Video: AgriLife Today

Scientists at Texas A&M AgriLife Research have created a cocktail of bacteria-destroying viruses that can prevent or stop a disease that ravages vineyards.

The discovery could provide significant help to the multimillion-dollar wine industry in the United States. Pierce’s disease can cause a vineyard to die within months after infection.

In a study published in the academic journal PLOS-ONE, the researchers identify four bacteriophages that specifically target Xylella fastidiosa, the bacterium that causes Pierce’s disease. A bacteriophage, or phage, is a virus that attacks bacteria.

Xylella fastidiosa is native to the United States and causes disease in many plants including grapevines, oaks, peaches, almonds, coffee and citrus, according to Carlos Gonzalez, a professor of plant pathology and microbiology as well as an AgriLife Research plant pathologist.
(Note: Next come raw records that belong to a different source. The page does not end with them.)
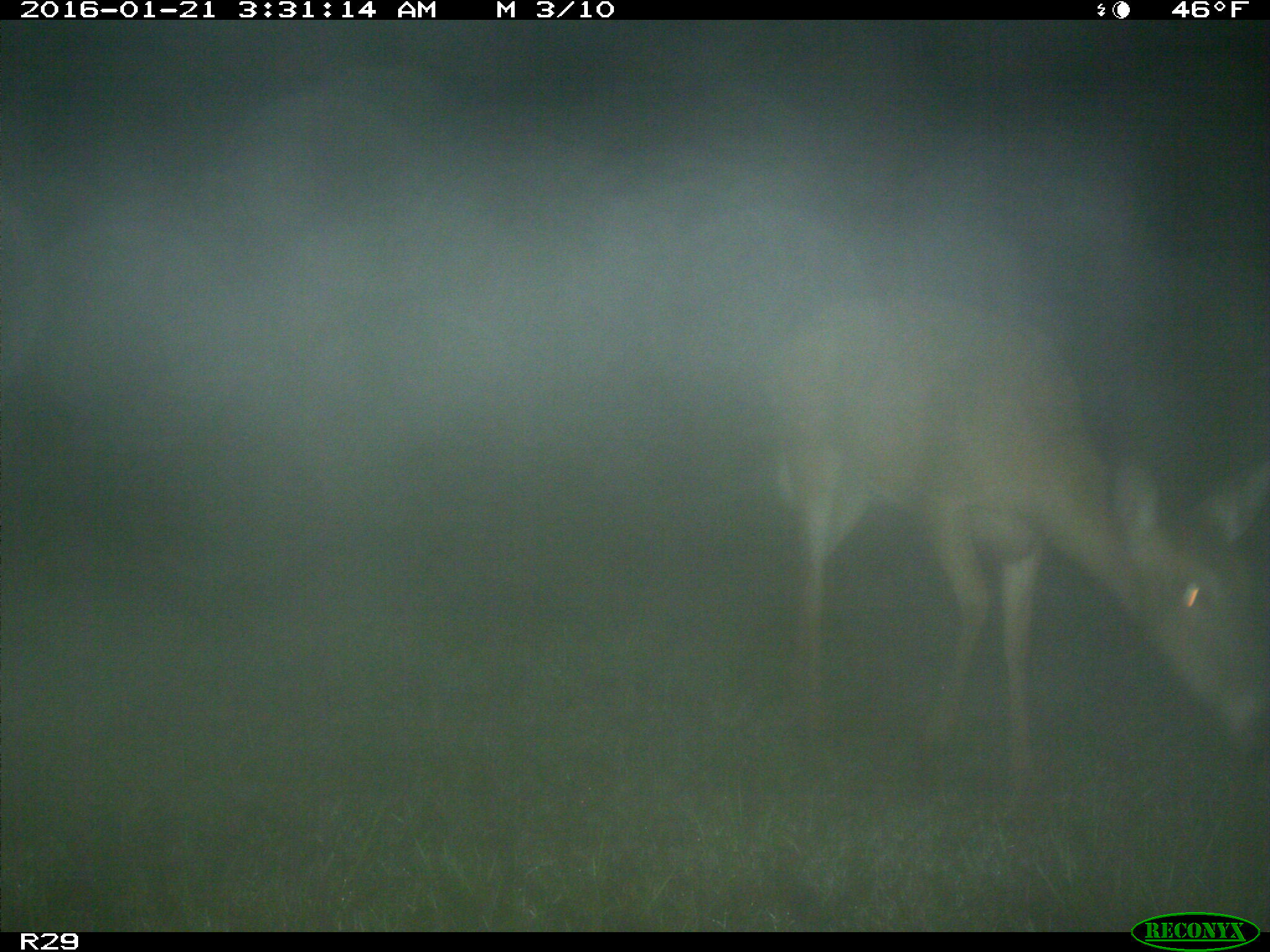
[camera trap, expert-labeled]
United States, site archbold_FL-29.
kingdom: Animalia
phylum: Chordata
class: Mammalia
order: Artiodactyla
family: Cervidae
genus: Odocoileus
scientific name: Odocoileus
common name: deer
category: unidentified deer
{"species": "unidentified deer (deer) (Odocoileus)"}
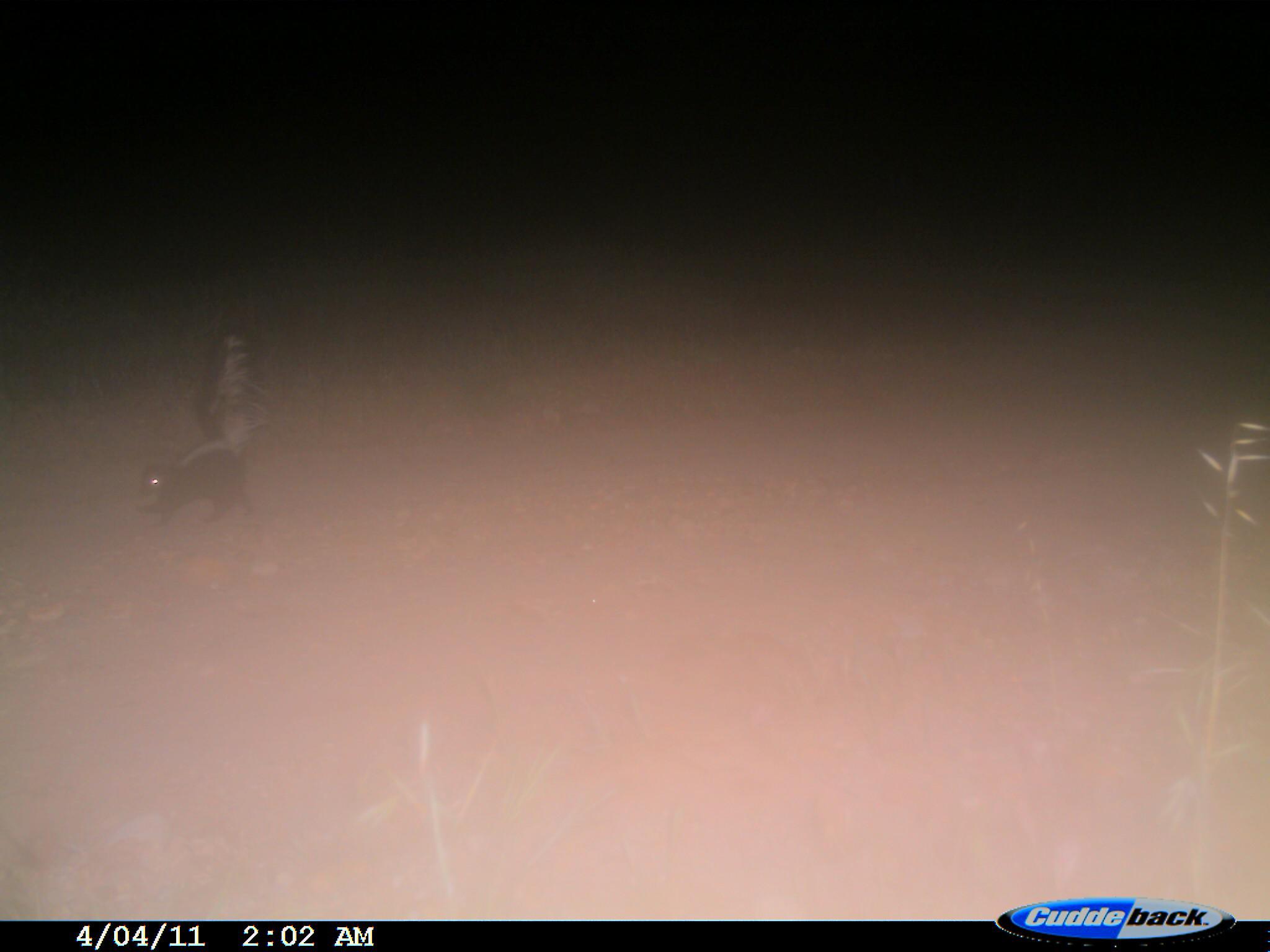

“We have imported most of our grapevines from Europe,” Gonzalez said. “The pathogen and the host – in this case the grapevine – did not co-evolve. That made the grapevines susceptible.”

The bacteria infect wine grapes via an insect known as the glassy-winged sharpshooter. When the insect feeds on a plant, the bacteria are transmitted into the plant where they travel throughout the xylem vessels, infecting as they go.

“Instead of feeding on the leaves of a plant, the glassy-winged sharpshooter feeds on the cane of a grapevine and therefore spreads the bacterium much more efficiently,” Gonzalez said.

Based on this information, Gonzales and his colleagues created a phage “cocktail” containing four candidate viruses, each chosen for its physical and genetic characteristics.

The researchers then inoculated grapevines inside a greenhouse. The team experimented with applying the phage cocktail both before and after the plants had been infected with Xylella fastidiosa.

They found that the cocktail worked both to prevent infection and to arrest the disease after infection.

The team conducted their research at the Center for Phage Technology in College Station. Private funding for the project came from Otsuka Pharmaceutical Co. Ltd. and Ridge Vineyards.